---------- TESTO SELEZIONATO ----------
Questo film è nato come una produzione televisiva per la BBC Films, di solito garanzia di qualità. Smentendo il titolo originale non è stato girato nello Yemen, per i turisti già infrequentabile da anni e sconvolto dal 2008 da rivolte e colpi di stato, ma nel più sicuro Marocco, presso la città di Ouarzazate e la diga sul fiume Draa. Durante la lavorazione il set è stato distrutto da violentissimi temporali e travolgenti piene per ben tre volte: ma i laici e positivisti occidentali, anziché ascoltare l'ammonimento divino e abbandonare l'impresa, hanno caparbiamente ricostruito il set e continuato le riprese. E, immagino per recuperare un po' dei soldi spesi, hanno deciso ahinoi di distribuire al cinema un film che nella prima parte cerca di essere una commedia e nella seconda parte un dramma, in entrambi i casi senza riuscirci.
---------- RIGHE FORNITE ----------
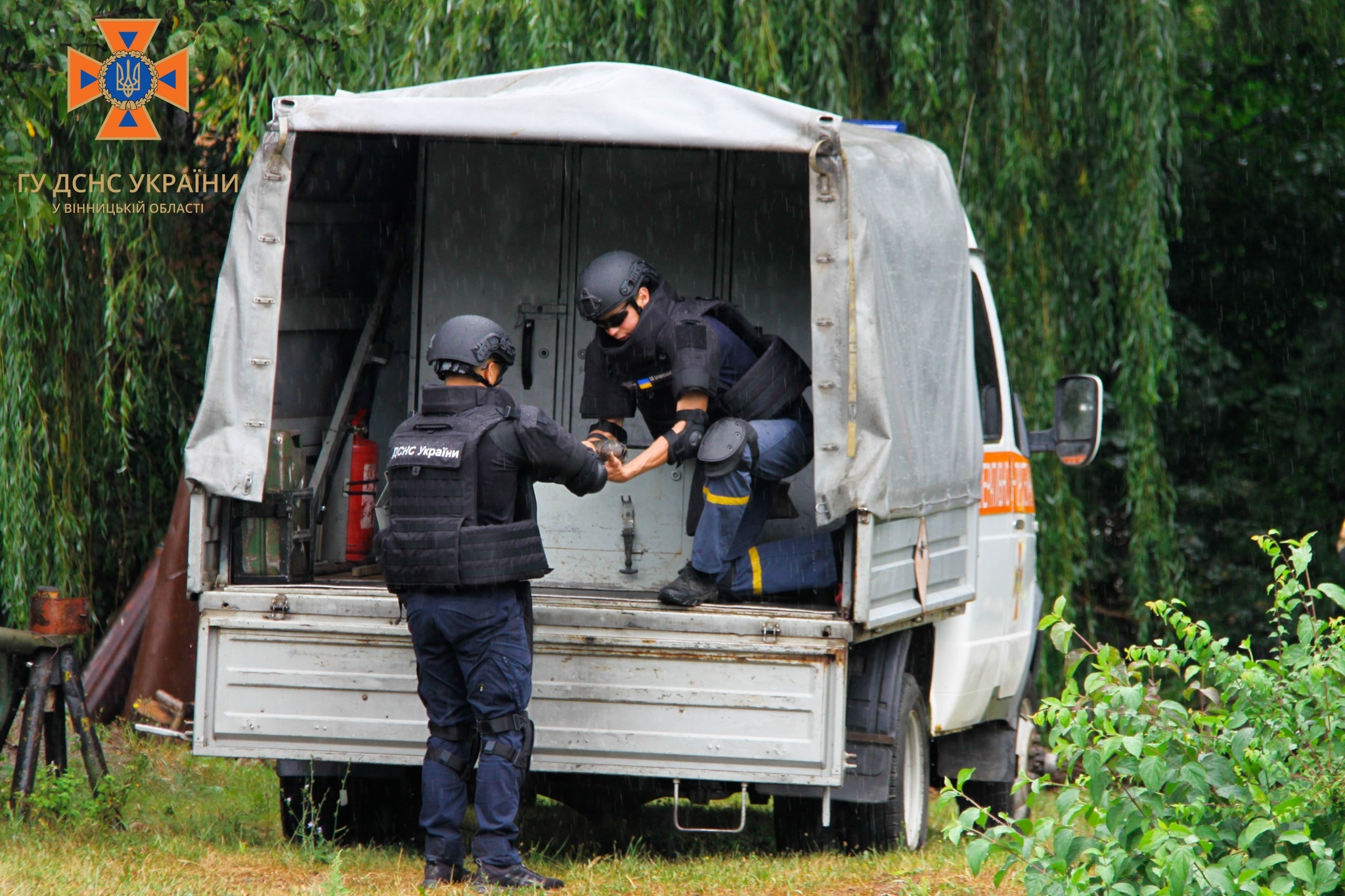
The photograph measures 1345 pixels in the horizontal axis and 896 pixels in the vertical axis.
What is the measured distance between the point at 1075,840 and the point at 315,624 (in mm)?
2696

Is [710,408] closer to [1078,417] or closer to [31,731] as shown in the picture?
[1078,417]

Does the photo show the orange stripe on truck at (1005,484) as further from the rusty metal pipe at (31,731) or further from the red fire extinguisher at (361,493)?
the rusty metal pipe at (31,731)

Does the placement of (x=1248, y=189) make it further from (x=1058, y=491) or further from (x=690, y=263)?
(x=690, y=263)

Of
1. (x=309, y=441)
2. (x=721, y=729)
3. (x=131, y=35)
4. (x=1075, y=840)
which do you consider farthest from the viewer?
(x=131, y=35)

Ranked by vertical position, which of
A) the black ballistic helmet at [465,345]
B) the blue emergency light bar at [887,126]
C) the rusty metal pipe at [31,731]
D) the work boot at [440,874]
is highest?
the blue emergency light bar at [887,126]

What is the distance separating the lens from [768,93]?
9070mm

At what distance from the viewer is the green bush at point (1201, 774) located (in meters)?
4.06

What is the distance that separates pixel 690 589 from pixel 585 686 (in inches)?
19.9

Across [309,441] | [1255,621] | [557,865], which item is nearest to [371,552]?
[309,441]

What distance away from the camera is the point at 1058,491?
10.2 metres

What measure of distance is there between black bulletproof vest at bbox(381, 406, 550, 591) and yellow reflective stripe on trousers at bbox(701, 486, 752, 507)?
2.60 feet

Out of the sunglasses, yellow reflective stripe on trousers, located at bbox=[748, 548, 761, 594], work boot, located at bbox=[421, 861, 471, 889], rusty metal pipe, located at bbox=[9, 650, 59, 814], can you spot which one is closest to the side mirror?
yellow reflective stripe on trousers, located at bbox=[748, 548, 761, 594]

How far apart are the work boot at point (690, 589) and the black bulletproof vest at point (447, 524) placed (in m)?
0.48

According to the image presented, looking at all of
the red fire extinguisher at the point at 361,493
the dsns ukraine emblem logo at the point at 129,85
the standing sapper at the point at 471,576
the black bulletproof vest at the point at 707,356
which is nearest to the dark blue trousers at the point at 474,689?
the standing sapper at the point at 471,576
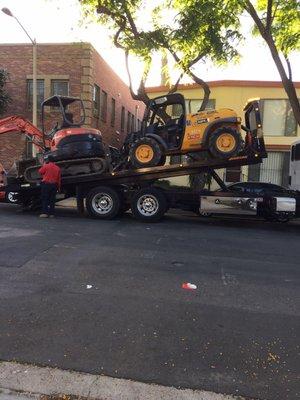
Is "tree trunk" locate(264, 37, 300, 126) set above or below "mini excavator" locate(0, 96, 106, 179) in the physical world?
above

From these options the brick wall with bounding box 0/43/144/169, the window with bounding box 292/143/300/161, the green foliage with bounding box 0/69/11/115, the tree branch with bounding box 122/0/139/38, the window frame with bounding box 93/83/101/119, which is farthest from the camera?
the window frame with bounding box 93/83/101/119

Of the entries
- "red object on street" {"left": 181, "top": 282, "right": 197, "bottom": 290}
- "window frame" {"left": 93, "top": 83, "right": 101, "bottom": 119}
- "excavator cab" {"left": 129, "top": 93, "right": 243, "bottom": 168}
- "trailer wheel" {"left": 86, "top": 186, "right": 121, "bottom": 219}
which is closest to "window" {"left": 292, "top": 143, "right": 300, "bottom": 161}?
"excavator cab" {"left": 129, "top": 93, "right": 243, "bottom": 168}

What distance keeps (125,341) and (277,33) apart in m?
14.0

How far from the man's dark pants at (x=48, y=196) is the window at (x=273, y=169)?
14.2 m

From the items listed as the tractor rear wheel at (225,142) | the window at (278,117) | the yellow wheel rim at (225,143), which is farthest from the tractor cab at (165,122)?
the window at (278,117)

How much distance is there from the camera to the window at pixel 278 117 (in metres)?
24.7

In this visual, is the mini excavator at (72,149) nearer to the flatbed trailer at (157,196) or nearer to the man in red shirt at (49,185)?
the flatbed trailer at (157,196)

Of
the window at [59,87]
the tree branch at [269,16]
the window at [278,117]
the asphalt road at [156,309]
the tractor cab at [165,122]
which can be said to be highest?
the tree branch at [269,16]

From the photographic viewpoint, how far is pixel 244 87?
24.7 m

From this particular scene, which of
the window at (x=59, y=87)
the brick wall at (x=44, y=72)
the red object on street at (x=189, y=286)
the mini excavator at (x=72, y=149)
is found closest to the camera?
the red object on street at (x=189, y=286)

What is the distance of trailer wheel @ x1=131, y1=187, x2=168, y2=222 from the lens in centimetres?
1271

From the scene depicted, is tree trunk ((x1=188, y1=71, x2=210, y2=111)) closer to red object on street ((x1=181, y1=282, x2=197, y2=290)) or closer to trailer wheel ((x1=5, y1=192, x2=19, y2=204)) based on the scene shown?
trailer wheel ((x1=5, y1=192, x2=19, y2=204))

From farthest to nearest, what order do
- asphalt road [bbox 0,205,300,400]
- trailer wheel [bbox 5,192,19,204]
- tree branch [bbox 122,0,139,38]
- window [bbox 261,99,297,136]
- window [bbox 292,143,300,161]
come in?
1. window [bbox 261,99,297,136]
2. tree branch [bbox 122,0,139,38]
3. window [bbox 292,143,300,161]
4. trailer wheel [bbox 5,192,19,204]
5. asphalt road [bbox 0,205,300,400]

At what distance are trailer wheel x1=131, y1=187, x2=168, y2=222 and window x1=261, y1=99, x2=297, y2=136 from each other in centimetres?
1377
----------
• COSA FARE:
[1] Rispondi in base al testo selezionato:
(a) Per quale casa di produzione è nato il film?
(b) Presso quale città marocchina è stato girato?
(c) Quante volte il set è stato distrutto durante la lavorazione?
[2] Trascrivi dal testo selezionato il passo compreso tra "Questo film è" e "casi senza riuscirci.", estremi inclusi.
Le righe non hanno alcun legame con il testo selezionato.

• RISPOSTE SCRITTE:
[1]
(a) Per la BBC Films.
(b) Presso Ouarzazate.
(c) Tre volte.

[2]
Questo film è nato come una produzione televisiva per la BBC Films, di solito garanzia di qualità. Smentendo il titolo originale non è stato girato nello Yemen, per i turisti già infrequentabile da anni e sconvolto dal 2008 da rivolte e colpi di stato, ma nel più sicuro Marocco, presso la città di Ouarzazate e la diga sul fiume Draa. Durante la lavorazione il set è stato distrutto da violentissimi temporali e travolgenti piene per ben tre volte: ma i laici e positivisti occidentali, anziché ascoltare l'ammonimento divino e abbandonare l'impresa, hanno caparbiamente ricostruito il set e continuato le riprese. E, immagino per recuperare un po' dei soldi spesi, hanno deciso ahinoi di distribuire al cinema un film che nella prima parte cerca di essere una commedia e nella seconda parte un dramma, in entrambi i casi senza riuscirci.